Prompt:
Update all of the records below by changing "white flower" to "pale blossom" and keeping everything else the same.

[Scene question records]
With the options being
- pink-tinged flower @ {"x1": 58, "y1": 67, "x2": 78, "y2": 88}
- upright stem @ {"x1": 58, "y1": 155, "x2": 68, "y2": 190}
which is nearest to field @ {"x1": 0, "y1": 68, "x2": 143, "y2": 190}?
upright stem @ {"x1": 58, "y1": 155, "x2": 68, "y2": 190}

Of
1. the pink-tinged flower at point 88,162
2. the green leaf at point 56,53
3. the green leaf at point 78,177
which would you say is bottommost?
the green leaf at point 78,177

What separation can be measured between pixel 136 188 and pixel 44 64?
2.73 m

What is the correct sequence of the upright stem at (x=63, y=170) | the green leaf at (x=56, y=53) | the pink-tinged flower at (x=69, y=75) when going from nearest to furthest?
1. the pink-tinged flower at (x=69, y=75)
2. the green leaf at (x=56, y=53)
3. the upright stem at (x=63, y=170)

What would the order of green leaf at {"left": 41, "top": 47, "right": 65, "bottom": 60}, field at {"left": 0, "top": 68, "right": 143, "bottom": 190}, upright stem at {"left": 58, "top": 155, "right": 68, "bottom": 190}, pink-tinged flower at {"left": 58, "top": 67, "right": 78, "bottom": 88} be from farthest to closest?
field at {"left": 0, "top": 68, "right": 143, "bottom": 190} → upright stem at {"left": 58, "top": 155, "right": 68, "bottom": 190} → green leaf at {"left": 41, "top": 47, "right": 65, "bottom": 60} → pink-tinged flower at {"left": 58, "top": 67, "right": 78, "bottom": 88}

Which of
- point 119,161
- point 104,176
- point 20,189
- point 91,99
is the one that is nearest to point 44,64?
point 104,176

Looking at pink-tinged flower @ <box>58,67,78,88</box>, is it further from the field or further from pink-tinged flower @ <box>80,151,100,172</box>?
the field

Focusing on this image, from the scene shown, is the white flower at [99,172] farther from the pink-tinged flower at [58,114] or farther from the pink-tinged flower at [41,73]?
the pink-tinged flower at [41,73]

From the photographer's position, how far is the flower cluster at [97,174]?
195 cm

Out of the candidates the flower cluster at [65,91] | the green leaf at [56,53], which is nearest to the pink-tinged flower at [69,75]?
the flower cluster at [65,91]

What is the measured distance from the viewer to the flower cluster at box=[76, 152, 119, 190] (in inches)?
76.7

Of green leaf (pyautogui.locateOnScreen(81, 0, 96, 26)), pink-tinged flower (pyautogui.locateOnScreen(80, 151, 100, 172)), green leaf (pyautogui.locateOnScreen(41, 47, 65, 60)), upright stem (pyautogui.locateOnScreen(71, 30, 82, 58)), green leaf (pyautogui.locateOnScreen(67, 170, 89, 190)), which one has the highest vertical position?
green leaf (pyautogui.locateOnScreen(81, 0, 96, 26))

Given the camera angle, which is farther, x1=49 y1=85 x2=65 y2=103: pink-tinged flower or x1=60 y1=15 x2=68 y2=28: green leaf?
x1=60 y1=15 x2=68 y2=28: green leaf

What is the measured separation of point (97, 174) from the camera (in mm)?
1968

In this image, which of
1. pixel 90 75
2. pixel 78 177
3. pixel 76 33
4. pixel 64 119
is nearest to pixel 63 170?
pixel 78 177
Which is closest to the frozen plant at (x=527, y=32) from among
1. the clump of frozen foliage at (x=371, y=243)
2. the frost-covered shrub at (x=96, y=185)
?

Written answer:
With the options being
- pink-tinged flower @ {"x1": 58, "y1": 67, "x2": 78, "y2": 88}
- upright stem @ {"x1": 58, "y1": 155, "x2": 68, "y2": 190}
which is nearest to field @ {"x1": 0, "y1": 68, "x2": 143, "y2": 190}?
upright stem @ {"x1": 58, "y1": 155, "x2": 68, "y2": 190}

Of
1. the pink-tinged flower at point 88,162
2. the green leaf at point 56,53
3. the green leaf at point 78,177
which would you say is bottommost?
the green leaf at point 78,177

What separation can be measured between pixel 136 188 and pixel 44 64?
2.73 m

What is the correct sequence of the upright stem at (x=63, y=170) | the green leaf at (x=56, y=53) | the pink-tinged flower at (x=69, y=75) when going from nearest to furthest?
1. the pink-tinged flower at (x=69, y=75)
2. the green leaf at (x=56, y=53)
3. the upright stem at (x=63, y=170)

What would the order of green leaf at {"left": 41, "top": 47, "right": 65, "bottom": 60}, field at {"left": 0, "top": 68, "right": 143, "bottom": 190}, upright stem at {"left": 58, "top": 155, "right": 68, "bottom": 190}, pink-tinged flower at {"left": 58, "top": 67, "right": 78, "bottom": 88} be from farthest to closest?
field at {"left": 0, "top": 68, "right": 143, "bottom": 190} → upright stem at {"left": 58, "top": 155, "right": 68, "bottom": 190} → green leaf at {"left": 41, "top": 47, "right": 65, "bottom": 60} → pink-tinged flower at {"left": 58, "top": 67, "right": 78, "bottom": 88}

Which of
- point 119,161
- point 104,176
- point 20,189
- point 91,99
is the one that is nearest to point 44,64?
point 104,176

Looking at pink-tinged flower @ <box>58,67,78,88</box>, is it further from the field or further from pink-tinged flower @ <box>80,151,100,172</box>?
the field

Focusing on this image, from the scene shown, is the pale blossom at [99,172] farther from the pink-tinged flower at [58,114] or farther from the pink-tinged flower at [41,73]?
the pink-tinged flower at [41,73]

From the photographer's position, how far is the flower cluster at [97,174]?
195 cm

Out of the candidates the flower cluster at [65,91] | the green leaf at [56,53], which is nearest to the pink-tinged flower at [69,75]?
the flower cluster at [65,91]

What is the measured distance from the viewer to the flower cluster at box=[76, 152, 119, 190] (in inches)?
76.7

Of green leaf (pyautogui.locateOnScreen(81, 0, 96, 26)), pink-tinged flower (pyautogui.locateOnScreen(80, 151, 100, 172)), green leaf (pyautogui.locateOnScreen(41, 47, 65, 60)), upright stem (pyautogui.locateOnScreen(71, 30, 82, 58)), green leaf (pyautogui.locateOnScreen(67, 170, 89, 190)), which one has the highest vertical position?
green leaf (pyautogui.locateOnScreen(81, 0, 96, 26))

Given the camera angle, which is farther, x1=49 y1=85 x2=65 y2=103: pink-tinged flower or x1=60 y1=15 x2=68 y2=28: green leaf?
x1=60 y1=15 x2=68 y2=28: green leaf

What is the measured separation of point (97, 174) from the camera (in mm)?
1968

In this image, which of
1. pixel 90 75
2. pixel 78 177
3. pixel 76 33
4. pixel 64 119
is nearest to pixel 63 170?
pixel 78 177
Which is closest to the frozen plant at (x=527, y=32) from among
1. the clump of frozen foliage at (x=371, y=243)
2. the frost-covered shrub at (x=96, y=185)
?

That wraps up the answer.